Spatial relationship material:
● ● ●

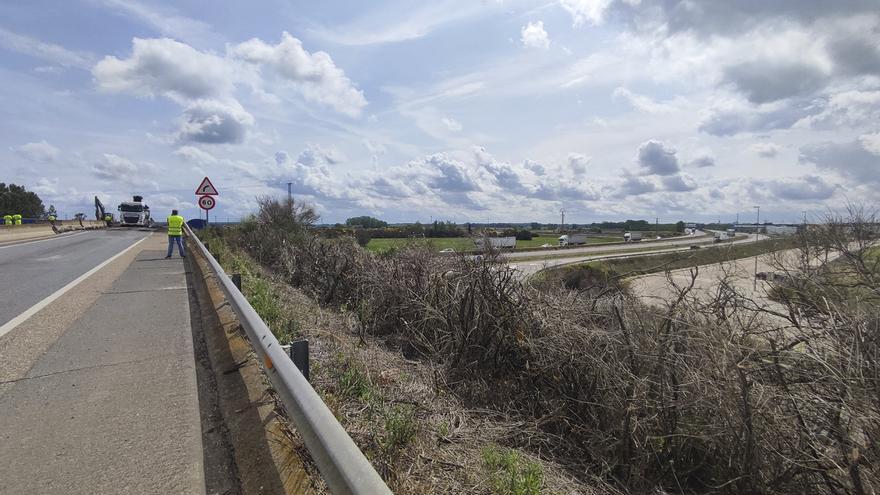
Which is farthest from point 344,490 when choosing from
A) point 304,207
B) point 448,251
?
point 304,207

● ● ●

Task to complete:
Copy out the material above word for word, without the pictures.

Written response:
Which is farthest from point 344,490 when choosing from
A) point 304,207
B) point 448,251
?
point 304,207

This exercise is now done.